Broccoli, which originated in Italy but is now being produced widely around the world (India is its second largest producer), is among the top 10 superfoods. It is one of the most nutrient-rich foods in the world: It’s packed with nutrients to fight arthritis and cataract, boost cardiovascular health and the immune system, and build bones. Its biggest health benefit, of course, is that it can help prevent cancer.

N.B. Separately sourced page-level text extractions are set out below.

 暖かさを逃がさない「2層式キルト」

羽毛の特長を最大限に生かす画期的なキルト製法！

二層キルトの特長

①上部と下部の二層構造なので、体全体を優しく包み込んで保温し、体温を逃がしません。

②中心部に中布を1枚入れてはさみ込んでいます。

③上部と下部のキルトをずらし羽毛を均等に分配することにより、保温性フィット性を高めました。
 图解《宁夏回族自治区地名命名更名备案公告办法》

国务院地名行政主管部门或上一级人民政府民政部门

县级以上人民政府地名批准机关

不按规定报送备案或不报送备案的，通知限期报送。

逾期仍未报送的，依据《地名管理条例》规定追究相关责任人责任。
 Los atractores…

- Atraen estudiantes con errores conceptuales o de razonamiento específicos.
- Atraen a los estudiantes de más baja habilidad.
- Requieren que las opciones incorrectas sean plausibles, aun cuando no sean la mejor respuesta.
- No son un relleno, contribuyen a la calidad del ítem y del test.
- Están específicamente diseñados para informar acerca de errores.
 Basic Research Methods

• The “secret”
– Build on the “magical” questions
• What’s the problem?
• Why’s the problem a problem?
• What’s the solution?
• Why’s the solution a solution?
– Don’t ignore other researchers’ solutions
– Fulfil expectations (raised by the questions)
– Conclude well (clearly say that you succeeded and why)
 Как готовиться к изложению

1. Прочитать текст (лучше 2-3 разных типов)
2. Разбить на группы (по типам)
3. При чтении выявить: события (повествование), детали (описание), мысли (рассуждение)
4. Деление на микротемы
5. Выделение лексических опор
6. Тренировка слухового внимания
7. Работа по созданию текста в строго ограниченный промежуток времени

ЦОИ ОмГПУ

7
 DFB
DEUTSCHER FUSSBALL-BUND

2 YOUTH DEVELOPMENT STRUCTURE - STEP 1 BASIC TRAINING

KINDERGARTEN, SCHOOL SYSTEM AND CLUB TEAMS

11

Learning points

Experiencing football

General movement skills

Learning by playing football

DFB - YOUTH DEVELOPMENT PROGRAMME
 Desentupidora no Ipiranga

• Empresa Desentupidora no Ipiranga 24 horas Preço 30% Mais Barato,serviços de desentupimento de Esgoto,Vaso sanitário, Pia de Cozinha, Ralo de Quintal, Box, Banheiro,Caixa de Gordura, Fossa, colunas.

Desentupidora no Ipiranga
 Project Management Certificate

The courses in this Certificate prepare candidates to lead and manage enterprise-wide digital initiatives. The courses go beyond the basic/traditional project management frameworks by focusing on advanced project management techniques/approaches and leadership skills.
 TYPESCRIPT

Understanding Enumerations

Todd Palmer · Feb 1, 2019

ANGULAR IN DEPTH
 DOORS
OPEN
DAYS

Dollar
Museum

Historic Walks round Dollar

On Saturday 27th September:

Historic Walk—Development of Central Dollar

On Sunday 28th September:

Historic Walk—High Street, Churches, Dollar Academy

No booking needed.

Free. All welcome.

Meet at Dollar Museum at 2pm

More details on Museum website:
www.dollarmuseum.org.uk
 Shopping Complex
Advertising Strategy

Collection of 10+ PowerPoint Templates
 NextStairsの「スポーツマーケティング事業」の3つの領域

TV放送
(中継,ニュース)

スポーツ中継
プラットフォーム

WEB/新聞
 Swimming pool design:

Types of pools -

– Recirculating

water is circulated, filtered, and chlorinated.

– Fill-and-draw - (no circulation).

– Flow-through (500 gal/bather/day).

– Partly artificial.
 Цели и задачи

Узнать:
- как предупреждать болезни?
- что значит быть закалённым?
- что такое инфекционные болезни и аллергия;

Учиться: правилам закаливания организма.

Broccoli has properties that alleviate all the problems related to cancer: inadequate detoxification, chronic inflammation and oxidative stress. Research shows these three factors combine to heighten the incidence of cancer.
Colour me green: Broccoli, avocado and tomatoes mixed in mustard mayo make for an exciting salad.
It doesn’t make much sense trying to suggest fancy ways of cooking broccoli, because the one fundamental rule about broccoli is: Avoid cooking it. The idea is to keep the vegetable as fresh and crunchy as possible, as cooking techniques that soften it also take away its nutrients. Boiling reduces the levels of anti-cancer compounds; it’s best to either steam, microwave, stir-fry or simply eat it raw. Steaming broccoli for 3-4 minutes is recommended to maximize the anti-cancer compound sulforaphane. Popular broccoli dishes can be cheesy bakes and stews, but what we’re offering is a delightfully fresh broccoli, tomato and avocado salad that’ll allow you to consume the vegetable in all its crunchy goodness.
The chemical indole-3-carbinol boosts DNA repair in cells and appears to block the growth of cancer cells
It contains multiple nutrients with potent anti-cancer properties, such as diindolylmethane and small amounts of selenium. It also contains the compound glucoraphanin, which can be processed into the anti-cancer compound sulforaphane
A single serving provides more than 30mg of vitamin C and a half-cup provides 52mg of vitamin C
It contains a flavonoid called kaempferol which is known to reduce the impact of allergy-related substances on our bodies. This explains the unique anti-inflammatory benefits of broccoli
The fibre benefits the body’s detoxification system
EAT IT THIS WAY
Avocado, broccoli, tomato in light mustard mayonnaise
• 350g broccoli florets
• 1 large ripe avocado
• 150g tomato, peeled and diced
• 10 caper buds
• 20g mustard paste
• 100g mayonnaise
• Salt and pepper to taste
• 100ml extra virgin olive oil
Blanch the broccoli florets in hot water for 3-4 minutes and refresh in chilled ice water to retain the colour. Peel the avocado, remove the nut and cut half into dices and half into slices. In a bowl put the broccoli, diced avocado, capers, diced tomato, salt and pepper. Toss well. In a separate bowl mix mayonnaise, olive oil and mustard paste to a homogenous mixture. Add the tossed vegetables in the mustard mayonnaise dressing gently without smashing the avocado. Chill in the refrigerator for a couple of hours and serve.